Of course such communities were different back in the day – certainly not all Norman Rockwell-style innocence as we are tempted to tell ourselves. But different, nonetheless.

For one thing, they were largely undisturbed by mass murders as everyday occurrences and the likelihood of a sick creature in Las Vegas with an arsenal of weapons used to assassinate 59 human beings or a crazy man in Texas with an assault weapon used to slaughter worshippers in church.

No matter how familiar rampant violence and random acts of evil have become, these stand out. The sheer ordinariness of the settings – a concert, a Sunday service – as backdrops to such horror is hard to wrap your head around.

And yet. Violence occurs on college campuses, at daycare facilities, in office buildings, in tree-lined suburban neighborhoods, on city streets. There really is no place to hide.

But what to do? And surely we must do something. The familiar gun control debate is raging, with advocates pleading for checks on the availability of semi-automatic weapons and opponents reciting all the reasons they cannot support such checks.

How quickly we have incorporated “bump stock” into our vocabularies – a reference to devices that increase and intensify the speed of semi-automatic rifles – a fairly arcane phrase until the Las Vegas shootings.

Still, I keep coming back to that word safety and wondering if using it instead of the word control would have any effect on the debate.
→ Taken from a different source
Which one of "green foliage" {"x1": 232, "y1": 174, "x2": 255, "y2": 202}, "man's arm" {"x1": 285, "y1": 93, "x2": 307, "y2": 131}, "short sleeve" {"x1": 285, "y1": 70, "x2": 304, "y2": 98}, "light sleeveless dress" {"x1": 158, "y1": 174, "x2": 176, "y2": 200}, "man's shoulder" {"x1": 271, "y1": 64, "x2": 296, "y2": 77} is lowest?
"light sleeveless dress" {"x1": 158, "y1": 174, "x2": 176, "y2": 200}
I’ve often been struck by the fact that both advocates and opponents of more stringent regulation of firearms invoke the safety rationale. Advocates want the deadliest of weapons made illegal so they will feel safe from the dangerous people who procure them and wield them. Opponents of gun control want to be able to carry their own weaponry as protection against the same dangerous people.

Is it completely Pollyanna-ish of me to wonder if there might be some common ground? Could we put the focus on safety rather than control – make it harder to purchase guns, since apparently it is not hard enough already to prevent crazy folks from getting them.
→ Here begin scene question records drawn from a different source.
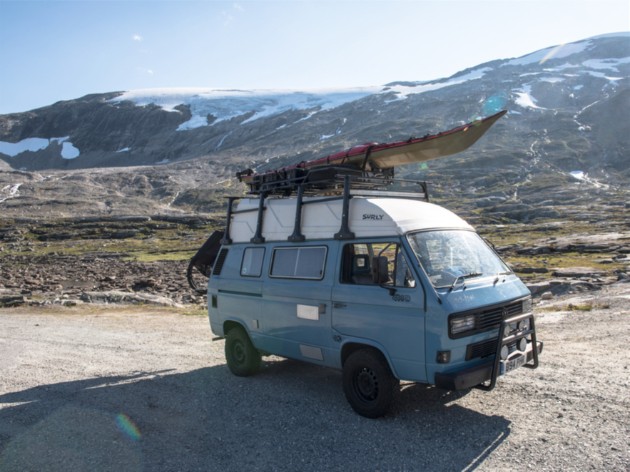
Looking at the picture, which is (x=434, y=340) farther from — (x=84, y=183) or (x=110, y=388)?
(x=84, y=183)

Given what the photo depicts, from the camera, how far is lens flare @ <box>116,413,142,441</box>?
7.50 meters

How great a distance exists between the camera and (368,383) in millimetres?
7805

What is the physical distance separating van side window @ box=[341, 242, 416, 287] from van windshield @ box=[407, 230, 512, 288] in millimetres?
285

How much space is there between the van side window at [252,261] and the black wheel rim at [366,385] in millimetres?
3062

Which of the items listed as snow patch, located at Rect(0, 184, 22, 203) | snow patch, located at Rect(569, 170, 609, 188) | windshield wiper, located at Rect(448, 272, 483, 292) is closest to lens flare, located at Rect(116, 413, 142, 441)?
windshield wiper, located at Rect(448, 272, 483, 292)

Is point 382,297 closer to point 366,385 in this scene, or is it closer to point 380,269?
point 380,269

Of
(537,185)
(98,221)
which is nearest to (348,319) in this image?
(98,221)

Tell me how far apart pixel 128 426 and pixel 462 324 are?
211 inches

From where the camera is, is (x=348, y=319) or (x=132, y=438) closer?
(x=132, y=438)

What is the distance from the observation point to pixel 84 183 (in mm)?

Can we find the loopholes and the cracks that mentally unbalanced gun buyers keep falling through, without infringing on the rights of responsible purchasers?
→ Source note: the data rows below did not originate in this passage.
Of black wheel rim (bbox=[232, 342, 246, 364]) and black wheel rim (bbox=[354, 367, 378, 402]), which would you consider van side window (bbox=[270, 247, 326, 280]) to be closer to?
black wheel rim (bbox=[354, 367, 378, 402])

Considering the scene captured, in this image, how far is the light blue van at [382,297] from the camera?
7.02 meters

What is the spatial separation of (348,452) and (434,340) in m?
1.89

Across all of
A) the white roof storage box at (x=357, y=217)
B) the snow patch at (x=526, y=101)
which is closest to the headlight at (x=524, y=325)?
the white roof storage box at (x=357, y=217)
Can we look at regulating the secondary markets – gun shows, private sales – or even standardizing requirements among states?

Can we require gun safety training for certain kinds of weapons – jointly monitored by, say, the National Rifle Association (NRA), retired law enforcement, ex-military and the Coalition to Stop Gun Violence? Could fees for such training go to shooting victims or their survivors?

Is there any point on which the two sides of the gun issue could agree?

I pretty much gave up on anything resembling gun sanity when the slaughter of six year olds at Sandy Hook Elementary School did not produce any kind of bipartisan, passable legislation. But I am wondering whether the post-tragedy words from the NRA signaling a possible willingness to consider some bump stock regulation might indicate a sense that public sentiment is continuing to move toward some deterrents.

Sadly, there is no cadre of responsible young people with white belts and a touchingly sincere commitment to keep us from harm, but I long for the comforting sense of someone looking out for the communal welfare.

There has to be a solution that will move us in the direction of safety, and I hope our leaders will find it. I wish I were more confident.